SublimeText3 Mac version
God-level code editing software (SublimeText3)

Hot Topics

As the world's leading digital asset trading platform, Binance has high reliability and security. 1. The platform has strong comprehensive strength, providing a variety of transaction modes and rich digital asset products, and the market size and liquidity ensure stable operation; 2. The security mechanism is perfect, including technical security (encryption technology, risk control system, dual-factor verification), user asset security fund (SAFU) and identity verification (KYC) processes; 3. Mainland users should pay attention to complying with local regulations, completing account registration and verification, and improving personal operation security awareness; 4. The official entrance is www.binance.com, and the domain name should be recognized when accessing to prevent phishing links. In summary, Binance can be used safely under the premise of compliance, and users' own security measures are the key guarantees.

Binance is a world-renowned digital asset trading platform. Its official APP provides users with a safe and convenient mobile trading experience. Through the Binance APP, you can buy and sell cryptocurrencies anytime, anywhere, manage your digital assets and get the latest market trends.

Google has launched a browser extension called "PasswordCheckup" to help users determine whether their passwords are in a secure state. In the future, this password leakage detection feature will be a default feature of Google Chrome, not just limited to optional extensions. Although the PasswordCheckup extension provided by Google can automatically detect the password security used by users when logging into different websites, interested users can still experience it in advance by downloading the ChromeCanary version. However, it should be noted that this function is turned off by default and users need to turn it on manually. Once the function is enabled, users can know the login they entered when logging in on non-Google sites.

OKE is a world-renowned digital asset service platform, committed to providing users with a safe, stable and efficient digital asset trading experience. With its strong technical strength, comprehensive risk control system and user-friendly operation interface, the platform has gained wide recognition from users around the world.
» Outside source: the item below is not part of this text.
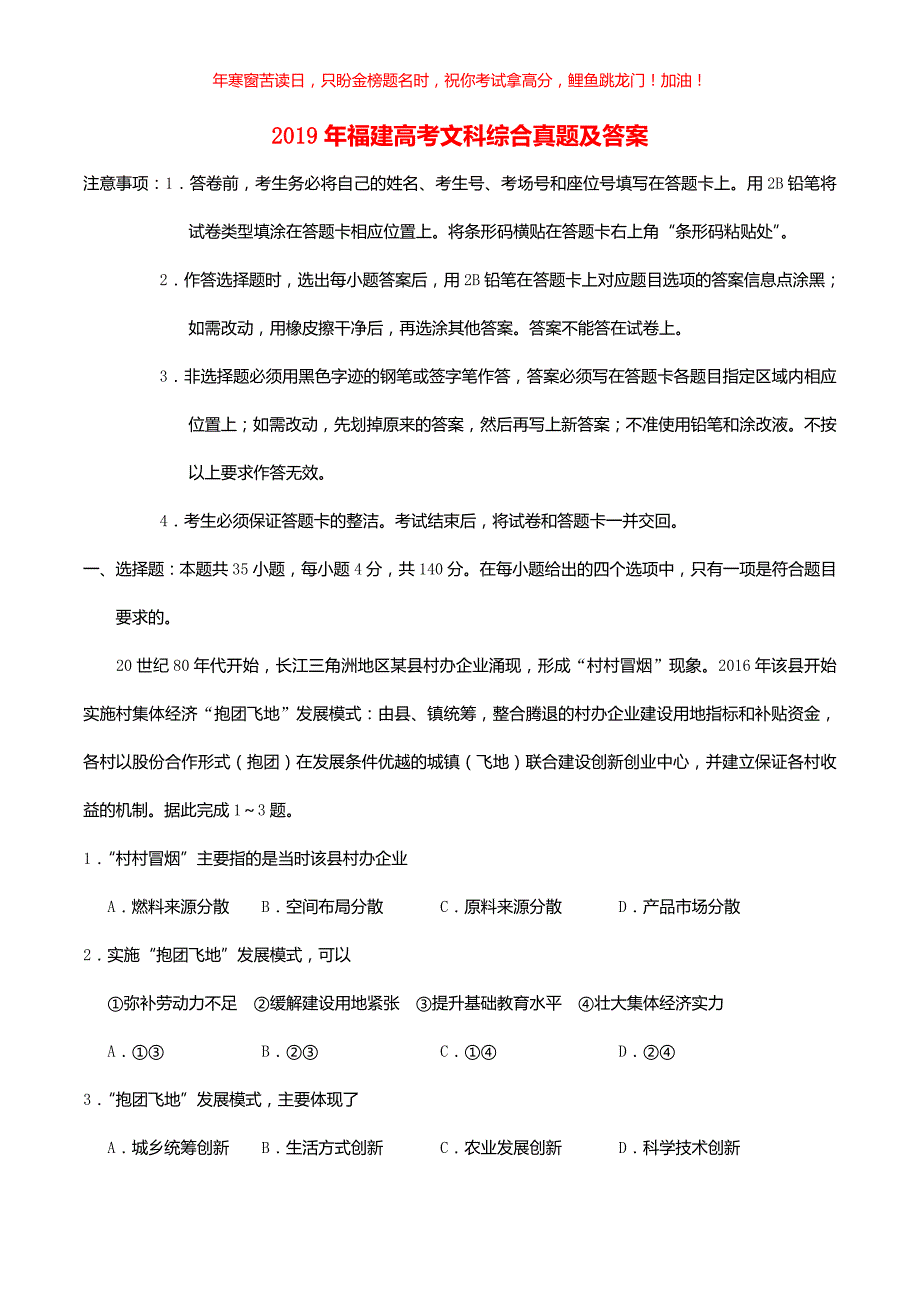 2019年福建高考文科综合真题(含答案)_第1页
Binance is a world-renowned digital asset trading platform, providing users with secure, stable and convenient cryptocurrency trading services. Users can buy, sell, manage and market the transactions of hundreds of digital currencies such as Bitcoin and Ethereum anytime, anywhere through their official app.
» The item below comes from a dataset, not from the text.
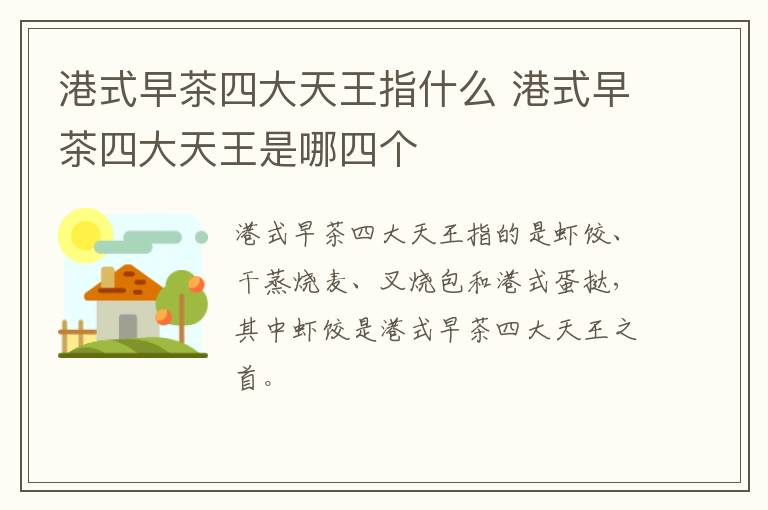 港式早茶四大天王指什么 港式早茶四大天王是哪四個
Apple mobile phone users can access Binance by switching the App Store area or using the official web version. 1. Switch to Apple ID not in mainland China to log in to the App Store to download the app directly; 2. Use a mobile browser to access the Binance official website and trade without downloading the app. Android users should download the application through the official website and avoid unofficial channels to ensure security. After registering an account, you need to enable two-factor authentication (2FA) immediately to improve security.

Dogecoin does not have an official app, and users need to trade through third-party exchanges. This article recommends 6 platforms and provides usage steps. 1. Binance: Large transaction volume and comprehensive functions; 2. Ouyi: Integrated accounts and NFT markets; 3. Huobi: High security; 4. Gate.io: Rich currency types; 5. KuCoin: Fast listing speed; 6. Kraken: Strong compliance. Downloading requires the official channel to complete registration, identity verification, recharge, and transaction of Dogecoin (DOGE) and ensure account security, enable 2FA and set complex passwords.

The Ouyi Exchange app can be downloaded and registered to use through the official link. 1. Click the official download link to complete the app installation; 2. After opening the app, select your mobile phone number or email address to register, set your password and complete verification; 3. It is recommended to enable secondary verification, change your password regularly, avoid leaking information, and be alert to phishing websites to ensure account security. Follow the prompts to start trading.